В Очакове скажешь, мол, в управление пошёл, в управление позвонишь: в Солнцево поехал. А сам, как в том анекдоте, в библиотеку, где во дворике памятник Гоголю. Манило ещё с книжкой поваляться, выставки интересны были, ну и с другом вина попить, стихи почитать… Да, был в бригаде Емельянов. Он и не выпивал так чтоб сказать, что выпивал. На молодых инженеров с усмешкой посматривал – точно как на пустое место. И это не худшее, что он умел. На главного инженера Колю-Ваню – с презрением: тот воровал и дачу себе строил, пока не посадили. Если перекур, Емельянов не курил, а брался за что-то особое, ему ненужное – стыки труб проверял, что-то подкапывал, подравнивал. А ладони у него были – как две мои. Лопаты! И лицо такое… Ладно, про лицо не буду, нормальное лицо, сильное. Когда Емельянов на моём участке – можно было не беспокоиться: Валькина бригада не накосячит, если и сам Валька в дым (хотя слово «накосячить» – ещё не родилось, но косячили; случалось). Как-то и я раз ужасно… На Капотне жилой комплекс строили. Дождь лупил, мы с моим электриком в шахматы в бытовке резались. А надо было присматривать за бульдозером, тот во дворах клыками землю под траншею рыл. Ему что дождь, что не дождь. Отклонился от установленных вешек, рванул разом пять кабелей! Просто взрыв произошёл – такое замыкание. Под ливнем. Сам живой – спасибо. Район без света. Скандалище всемосковского уровня… Был бы Емельянов, он бы уследил. Его руки, работающие 24 часа в сутки, производили золотой продукт. Подобного уникума пытались изобразить в «Москве слезам не верит». Но кино не про работу – про Золушку в активном возрасте и состарившегося принца. Ну, может, кто в книжках где и изобразил такого. Не уверен…
Так что я рабочих видел-перевидел. Как говорится, не дай Бог каждому!

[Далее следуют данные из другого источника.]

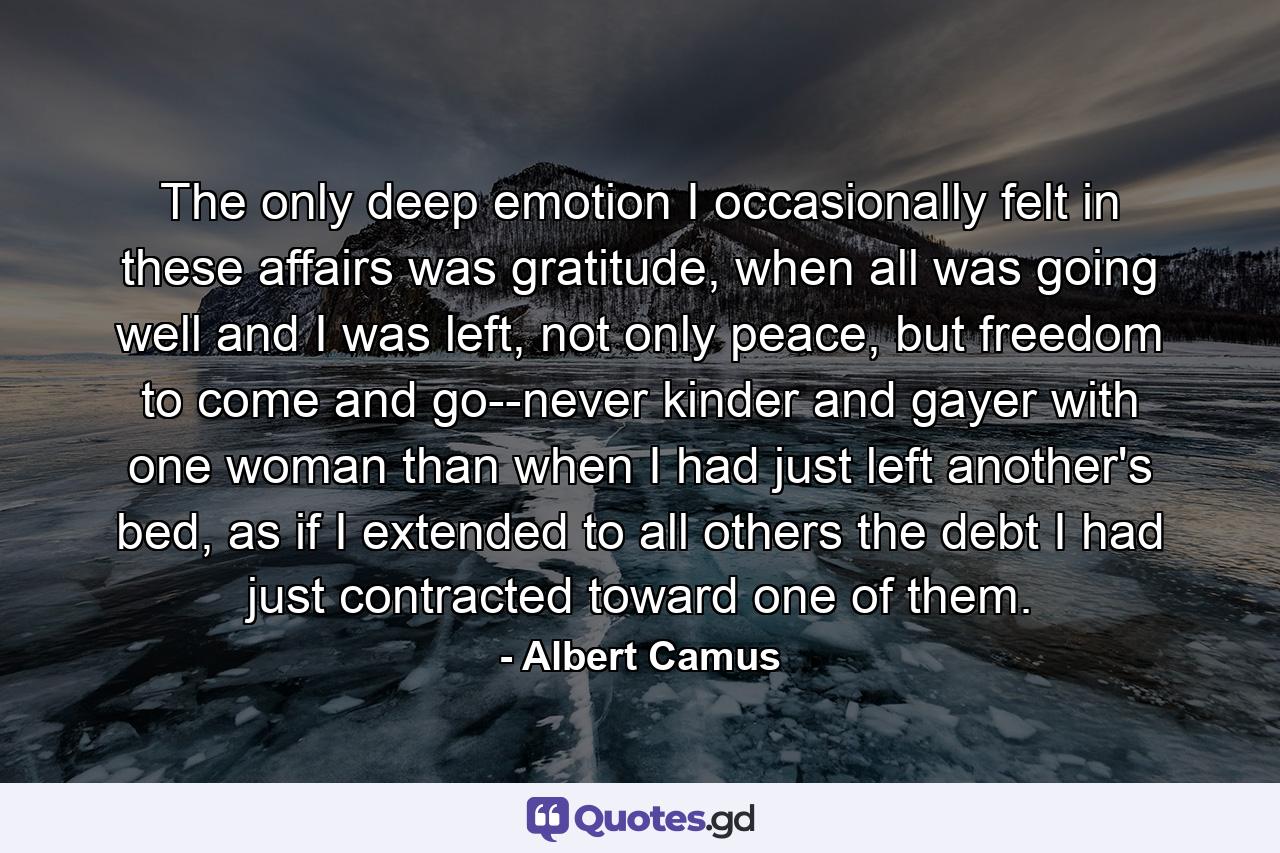 The only deep emotion I occasionally felt in these affairs was gratitude, when all was going well and I was left, not only peace, but freedom to come and go--never kinder and gayer with one woman than when I had just left another's bed, as if I extended to all others the debt I had just contracted toward one of them. - Quote by Albert Camus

И вот по прошествии вороха лет, после того как пути наши с Емельяновым разошлись, а в мире всё обрушилось и не в состоянии перегруппироваться, возникла у меня в квартире проблема. Работяжка, который унитаз и внутреннюю разводку труб менял, накосячил: чугунный раструб, входящий в канализационный стояк, лопнул. Увидел он, что натворил, ужаснулся – и в крик: «Не возьмусь, ни за шо! И грошей не надо. Перекрытие пробивать, вырезать трубу – не умею! Не сделаю!» Убежал. Внизу у соседей суперремонт, всё в изумрудном кафеле, ещё ниже – старик и лежачая старуха. На их головы вот-вот брызнет с потолка!
И присоветовали мне сантехника, фамилия – Трубач. Говорят, сделает, что угодно. Даже если невозможно. Как раз мой случай. И вот появляется. Улыбается, крупные морщины, чуть снисходителен, ему б костюмчик – в правительстве место. Красные прожилки на щеках, верно давление помучивает. Комплекция – моя, средняя. Но лапы – каждая как две мои. Каждый палец как… короче и длиннее моих и раза в два толще! Как у Емельянова! Ладно, думаю, посмотрим, как ты умеешь ими шедевры в пространстве вытачивать. Трубач ухмыльнулся на мою озабоченность, сделаем, говорит, полтора часа работы. Приволок трубу пластиковую, в тяжёлых сумках инструмент, жало перфоратора торчит на полметра. Изваял шедевр, не привлекая к процессу соседку снизу. Так, говорят, хирурги-виртуозы операцию делают на сердце – через артерию… Жена на радостях давай его кормить паровыми котлетами с картошечкой. Так что повезло мне ещё раз в жизни рабочего увидеть. В Сочельник дело было.